The programme of experimental research began in 1985-6 with the construction of three experimental fields, the installation of an automatic weather-station, and a first season's crop of bere barley (hordeum vulgare), a traditional cereal crop in Lewis until recent times. Though successful as far as it went, the programme was suspended when the Research Fellow in charge, Dr Patrick Topping, was recruited by the Foreign and Commonwealth Office, and departed for another career. Plans are currently in hand for the revival of the experimental research programme.

By 1987, the proposal for a new Visitor Centre had been adopted by the Edinburgh Development Fund Campaign, the University's fund-raising arm, and locally on Lewis was being actively promoted by the Cearcall Chalanais, a Friends group chaired by the Procurator-Fiscal, Colin Scott-Mackenzie. From an early stage, the Highlands and Islands Development Board had been involved in discussions with the University regarding the proposals for Calanais. One outcome was the recognition that a feasibility study was required, and the construction of a business plan, and to this end, the University, the Western Isles Islands Council (Comhairle nan Eilean), Cearcall Chalanais and the Highlands and Islands Development Board commissioned a study by Mackay Consultants of Inverness, who reported in 1989-90.

By 1992, the proposals had been taken up by a Working Party of interested agencies, which, in addition to the University, included the Western Isles Islands Council, the Western Isles Tourist Board and Western Isles Enterprise (in lieu of the now-defunct HIDB), Historic Scotland, Scottish Natural Heritage and representatives of the Calanais Residents' Committee.
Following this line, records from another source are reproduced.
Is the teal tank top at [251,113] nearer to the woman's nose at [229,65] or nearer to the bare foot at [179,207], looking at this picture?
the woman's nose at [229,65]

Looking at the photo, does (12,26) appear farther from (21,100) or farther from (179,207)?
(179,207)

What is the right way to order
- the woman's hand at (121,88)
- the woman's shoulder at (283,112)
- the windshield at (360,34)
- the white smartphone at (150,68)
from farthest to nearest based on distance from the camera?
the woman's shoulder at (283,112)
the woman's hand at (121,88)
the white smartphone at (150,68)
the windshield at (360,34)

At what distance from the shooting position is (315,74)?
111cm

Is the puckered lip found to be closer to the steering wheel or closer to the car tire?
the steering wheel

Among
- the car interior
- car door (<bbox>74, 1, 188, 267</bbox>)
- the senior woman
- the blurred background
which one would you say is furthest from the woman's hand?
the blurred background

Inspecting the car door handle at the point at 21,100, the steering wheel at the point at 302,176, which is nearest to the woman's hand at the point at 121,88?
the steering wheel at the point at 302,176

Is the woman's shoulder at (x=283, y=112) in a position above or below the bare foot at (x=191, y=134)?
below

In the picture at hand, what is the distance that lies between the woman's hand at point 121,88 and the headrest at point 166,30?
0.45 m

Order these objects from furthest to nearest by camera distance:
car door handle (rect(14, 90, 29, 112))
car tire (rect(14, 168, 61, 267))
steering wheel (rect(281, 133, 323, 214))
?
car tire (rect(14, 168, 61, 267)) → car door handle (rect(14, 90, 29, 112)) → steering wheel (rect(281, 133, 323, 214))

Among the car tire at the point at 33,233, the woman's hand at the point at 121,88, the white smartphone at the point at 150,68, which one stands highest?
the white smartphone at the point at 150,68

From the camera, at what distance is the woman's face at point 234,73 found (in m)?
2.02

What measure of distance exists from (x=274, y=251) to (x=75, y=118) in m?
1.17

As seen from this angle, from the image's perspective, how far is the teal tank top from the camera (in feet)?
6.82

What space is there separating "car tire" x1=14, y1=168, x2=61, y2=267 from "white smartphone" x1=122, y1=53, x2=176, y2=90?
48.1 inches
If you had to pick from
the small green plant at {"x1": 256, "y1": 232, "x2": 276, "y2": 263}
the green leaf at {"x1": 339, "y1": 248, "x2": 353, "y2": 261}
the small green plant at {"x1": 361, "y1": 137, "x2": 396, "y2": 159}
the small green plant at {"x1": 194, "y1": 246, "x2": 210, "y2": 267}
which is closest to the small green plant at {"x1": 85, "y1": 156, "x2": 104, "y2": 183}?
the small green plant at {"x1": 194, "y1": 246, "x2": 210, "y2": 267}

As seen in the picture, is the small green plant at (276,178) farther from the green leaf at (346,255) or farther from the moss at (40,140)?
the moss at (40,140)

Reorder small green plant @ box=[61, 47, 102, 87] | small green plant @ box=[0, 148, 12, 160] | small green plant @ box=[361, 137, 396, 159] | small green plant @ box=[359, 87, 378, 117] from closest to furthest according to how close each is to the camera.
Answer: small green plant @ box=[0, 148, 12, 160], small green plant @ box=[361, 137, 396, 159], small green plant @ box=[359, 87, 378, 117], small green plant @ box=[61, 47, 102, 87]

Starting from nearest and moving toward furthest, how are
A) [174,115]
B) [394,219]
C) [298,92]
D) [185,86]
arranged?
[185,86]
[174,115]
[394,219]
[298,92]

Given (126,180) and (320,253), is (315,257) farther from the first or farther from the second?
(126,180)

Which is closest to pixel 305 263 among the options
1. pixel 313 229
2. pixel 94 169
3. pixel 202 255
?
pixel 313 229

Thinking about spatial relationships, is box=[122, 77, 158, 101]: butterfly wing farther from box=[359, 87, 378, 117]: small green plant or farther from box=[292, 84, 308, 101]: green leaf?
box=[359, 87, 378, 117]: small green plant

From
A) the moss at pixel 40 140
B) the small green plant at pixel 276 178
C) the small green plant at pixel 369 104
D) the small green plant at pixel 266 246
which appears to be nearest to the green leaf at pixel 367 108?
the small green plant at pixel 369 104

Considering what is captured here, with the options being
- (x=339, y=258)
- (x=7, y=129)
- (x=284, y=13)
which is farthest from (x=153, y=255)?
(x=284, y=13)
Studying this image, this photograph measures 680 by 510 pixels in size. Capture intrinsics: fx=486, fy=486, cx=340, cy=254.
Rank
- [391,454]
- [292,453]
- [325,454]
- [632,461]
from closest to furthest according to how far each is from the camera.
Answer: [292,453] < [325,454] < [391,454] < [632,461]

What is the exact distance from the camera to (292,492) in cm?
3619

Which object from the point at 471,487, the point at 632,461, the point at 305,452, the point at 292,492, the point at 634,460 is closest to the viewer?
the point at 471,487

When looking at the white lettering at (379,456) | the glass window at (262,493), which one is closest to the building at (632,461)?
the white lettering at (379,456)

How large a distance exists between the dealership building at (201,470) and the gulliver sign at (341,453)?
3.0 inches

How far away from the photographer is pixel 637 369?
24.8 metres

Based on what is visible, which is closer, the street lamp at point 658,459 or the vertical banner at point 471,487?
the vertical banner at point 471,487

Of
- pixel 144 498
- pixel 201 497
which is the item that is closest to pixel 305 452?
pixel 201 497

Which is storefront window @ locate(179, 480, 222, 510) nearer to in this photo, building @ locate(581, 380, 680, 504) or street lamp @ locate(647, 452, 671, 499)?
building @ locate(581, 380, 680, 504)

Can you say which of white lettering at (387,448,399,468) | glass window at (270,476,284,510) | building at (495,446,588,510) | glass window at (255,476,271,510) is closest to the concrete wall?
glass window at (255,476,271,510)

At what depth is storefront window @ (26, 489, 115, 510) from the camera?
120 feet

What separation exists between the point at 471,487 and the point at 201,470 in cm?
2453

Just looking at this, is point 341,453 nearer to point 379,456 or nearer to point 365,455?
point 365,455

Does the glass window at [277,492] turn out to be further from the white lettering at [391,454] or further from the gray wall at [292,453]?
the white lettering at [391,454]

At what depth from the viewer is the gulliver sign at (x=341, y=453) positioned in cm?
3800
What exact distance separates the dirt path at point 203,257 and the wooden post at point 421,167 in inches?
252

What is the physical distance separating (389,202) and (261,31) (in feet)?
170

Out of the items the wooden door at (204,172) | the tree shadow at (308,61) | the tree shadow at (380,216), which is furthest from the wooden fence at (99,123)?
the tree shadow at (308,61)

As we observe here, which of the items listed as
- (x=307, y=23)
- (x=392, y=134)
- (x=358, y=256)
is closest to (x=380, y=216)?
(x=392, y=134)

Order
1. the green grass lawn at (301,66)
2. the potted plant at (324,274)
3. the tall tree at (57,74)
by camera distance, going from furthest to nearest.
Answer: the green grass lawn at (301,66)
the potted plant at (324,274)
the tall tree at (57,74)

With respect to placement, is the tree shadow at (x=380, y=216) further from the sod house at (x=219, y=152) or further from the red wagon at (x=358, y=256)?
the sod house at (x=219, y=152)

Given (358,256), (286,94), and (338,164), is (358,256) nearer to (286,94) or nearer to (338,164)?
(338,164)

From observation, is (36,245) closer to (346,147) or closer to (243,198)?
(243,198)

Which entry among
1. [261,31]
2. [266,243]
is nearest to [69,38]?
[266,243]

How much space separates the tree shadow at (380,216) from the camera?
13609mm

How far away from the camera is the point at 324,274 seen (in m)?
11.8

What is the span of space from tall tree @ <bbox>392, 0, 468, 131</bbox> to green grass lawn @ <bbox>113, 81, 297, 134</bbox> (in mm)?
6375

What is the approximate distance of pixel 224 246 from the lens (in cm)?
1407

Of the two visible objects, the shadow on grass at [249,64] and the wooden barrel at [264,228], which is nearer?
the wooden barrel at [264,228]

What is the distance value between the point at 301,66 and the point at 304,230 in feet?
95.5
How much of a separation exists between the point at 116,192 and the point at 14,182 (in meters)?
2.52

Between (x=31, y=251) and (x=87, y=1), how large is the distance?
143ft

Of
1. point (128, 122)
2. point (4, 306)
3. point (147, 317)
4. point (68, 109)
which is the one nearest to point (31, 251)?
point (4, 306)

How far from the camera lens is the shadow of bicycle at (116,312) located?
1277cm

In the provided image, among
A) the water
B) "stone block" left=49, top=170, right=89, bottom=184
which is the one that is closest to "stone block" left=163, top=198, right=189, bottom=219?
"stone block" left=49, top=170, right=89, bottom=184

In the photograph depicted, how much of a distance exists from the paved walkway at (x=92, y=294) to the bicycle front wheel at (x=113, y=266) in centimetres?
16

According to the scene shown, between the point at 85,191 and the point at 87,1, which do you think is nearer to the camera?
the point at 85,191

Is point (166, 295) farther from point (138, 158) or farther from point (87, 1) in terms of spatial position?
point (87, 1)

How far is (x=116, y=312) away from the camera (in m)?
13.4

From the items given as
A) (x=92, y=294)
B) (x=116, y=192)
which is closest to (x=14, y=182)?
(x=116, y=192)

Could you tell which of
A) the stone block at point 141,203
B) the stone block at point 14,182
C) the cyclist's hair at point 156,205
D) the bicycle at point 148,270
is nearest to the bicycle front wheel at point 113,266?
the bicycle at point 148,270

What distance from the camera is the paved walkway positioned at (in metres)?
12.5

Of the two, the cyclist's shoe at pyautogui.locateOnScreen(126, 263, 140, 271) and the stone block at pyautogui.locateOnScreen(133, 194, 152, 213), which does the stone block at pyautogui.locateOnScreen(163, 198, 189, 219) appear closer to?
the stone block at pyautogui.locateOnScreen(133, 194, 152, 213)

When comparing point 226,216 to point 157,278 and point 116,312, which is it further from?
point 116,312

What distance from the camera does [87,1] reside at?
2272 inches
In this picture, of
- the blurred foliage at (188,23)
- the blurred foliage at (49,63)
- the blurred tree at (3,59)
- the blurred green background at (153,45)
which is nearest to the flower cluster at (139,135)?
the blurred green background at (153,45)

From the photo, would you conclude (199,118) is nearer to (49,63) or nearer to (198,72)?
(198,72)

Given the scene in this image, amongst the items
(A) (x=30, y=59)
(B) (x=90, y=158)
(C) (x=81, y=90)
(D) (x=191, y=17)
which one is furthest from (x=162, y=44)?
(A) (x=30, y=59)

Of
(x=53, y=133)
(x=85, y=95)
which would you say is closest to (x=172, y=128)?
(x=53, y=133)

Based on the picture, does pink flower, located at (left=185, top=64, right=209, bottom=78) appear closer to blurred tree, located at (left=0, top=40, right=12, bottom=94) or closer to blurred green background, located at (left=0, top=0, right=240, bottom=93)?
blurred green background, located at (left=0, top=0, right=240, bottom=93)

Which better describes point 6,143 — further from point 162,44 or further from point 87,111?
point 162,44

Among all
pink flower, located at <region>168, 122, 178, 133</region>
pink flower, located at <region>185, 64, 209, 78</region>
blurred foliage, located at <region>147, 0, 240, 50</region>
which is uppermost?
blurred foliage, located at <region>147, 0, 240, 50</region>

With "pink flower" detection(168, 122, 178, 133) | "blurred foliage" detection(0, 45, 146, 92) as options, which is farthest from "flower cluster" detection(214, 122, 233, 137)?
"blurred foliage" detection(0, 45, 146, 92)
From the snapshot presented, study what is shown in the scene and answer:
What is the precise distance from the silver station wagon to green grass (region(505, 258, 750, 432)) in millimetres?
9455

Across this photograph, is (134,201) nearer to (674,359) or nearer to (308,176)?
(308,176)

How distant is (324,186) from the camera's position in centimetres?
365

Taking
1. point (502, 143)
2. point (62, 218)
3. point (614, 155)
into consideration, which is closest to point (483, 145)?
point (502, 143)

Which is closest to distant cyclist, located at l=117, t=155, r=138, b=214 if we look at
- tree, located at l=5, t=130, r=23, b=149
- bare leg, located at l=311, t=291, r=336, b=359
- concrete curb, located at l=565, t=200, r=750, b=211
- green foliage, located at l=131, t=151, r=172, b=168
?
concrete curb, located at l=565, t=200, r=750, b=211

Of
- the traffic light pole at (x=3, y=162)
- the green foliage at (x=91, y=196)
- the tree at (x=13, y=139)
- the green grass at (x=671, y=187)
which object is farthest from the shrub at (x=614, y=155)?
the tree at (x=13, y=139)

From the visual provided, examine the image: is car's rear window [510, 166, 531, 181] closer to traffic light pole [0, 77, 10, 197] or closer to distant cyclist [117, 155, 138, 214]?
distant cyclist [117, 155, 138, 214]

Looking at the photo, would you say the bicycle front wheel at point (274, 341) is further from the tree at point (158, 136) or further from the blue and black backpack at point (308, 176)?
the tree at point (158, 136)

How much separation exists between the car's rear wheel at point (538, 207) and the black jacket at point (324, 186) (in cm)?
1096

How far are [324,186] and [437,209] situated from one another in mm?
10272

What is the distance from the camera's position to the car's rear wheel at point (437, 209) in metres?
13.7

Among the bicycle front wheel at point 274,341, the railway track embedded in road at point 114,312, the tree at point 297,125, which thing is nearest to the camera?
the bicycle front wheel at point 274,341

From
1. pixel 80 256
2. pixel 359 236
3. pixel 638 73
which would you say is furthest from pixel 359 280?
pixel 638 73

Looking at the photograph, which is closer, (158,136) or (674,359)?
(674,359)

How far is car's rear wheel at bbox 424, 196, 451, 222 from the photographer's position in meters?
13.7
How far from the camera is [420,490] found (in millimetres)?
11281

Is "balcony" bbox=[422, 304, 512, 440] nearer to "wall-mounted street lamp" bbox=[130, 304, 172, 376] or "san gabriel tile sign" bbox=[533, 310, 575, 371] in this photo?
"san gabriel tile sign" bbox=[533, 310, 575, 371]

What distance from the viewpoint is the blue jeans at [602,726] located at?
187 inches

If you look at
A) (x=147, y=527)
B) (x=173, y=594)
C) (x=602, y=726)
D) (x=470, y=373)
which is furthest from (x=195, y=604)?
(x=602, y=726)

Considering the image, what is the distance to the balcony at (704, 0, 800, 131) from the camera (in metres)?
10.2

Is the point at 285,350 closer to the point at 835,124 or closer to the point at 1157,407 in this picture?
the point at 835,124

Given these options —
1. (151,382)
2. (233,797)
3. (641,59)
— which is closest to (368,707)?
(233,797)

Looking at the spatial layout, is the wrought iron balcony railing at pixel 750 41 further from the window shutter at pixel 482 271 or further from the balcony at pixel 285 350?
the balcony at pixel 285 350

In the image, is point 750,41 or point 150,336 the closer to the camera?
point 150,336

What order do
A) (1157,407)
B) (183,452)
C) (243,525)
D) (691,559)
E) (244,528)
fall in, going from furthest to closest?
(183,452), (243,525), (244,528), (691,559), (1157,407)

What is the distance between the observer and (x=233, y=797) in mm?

A Management and Interpretative Plan was now commissioned from the Centre for Environmental Interpretation of Manchester Metropolitan University, which reported in 1993. Between the various agencies, resources were generated to build the new Visitor Centre, with car park and upgraded access roads, at Calanais Farm, immediately adjacent to the University's Research Centre (see cover photographs of this Annual Report). With the imminent completion of the project, a Trust was created to manage the Visitor Centre and to promote its further development, under the chairmanship of Simon Fraser. The University of Edinburgh's nominated Trustee is Professor D. W. Harding, who had been responsible for the original prospectus of 1984.

Plans are now under discussion for further developments at Calanais. Though the Visitor Centre has not yet been operational for a full summer season, it is already enjoying considerable commercial success. The Trustees have considered in principle a proposal for the establishment of an archaeological service at Calanais, and for the development of the original plans for experimental and environmental reconstruction. In effect, the University's original plans, designed as an independent operation with research, educational and public objectives, have been subsumed within a collaborative endeavour, involving a number of agencies as well as the local community, to promote the collective interests of all concerned.

Reports on work undertaken in Lewis in 1995 by Christopher Burgess, Geraint Coles, Nicholas Dixon and Dennis Harding appear in Section 11, Research in Progress.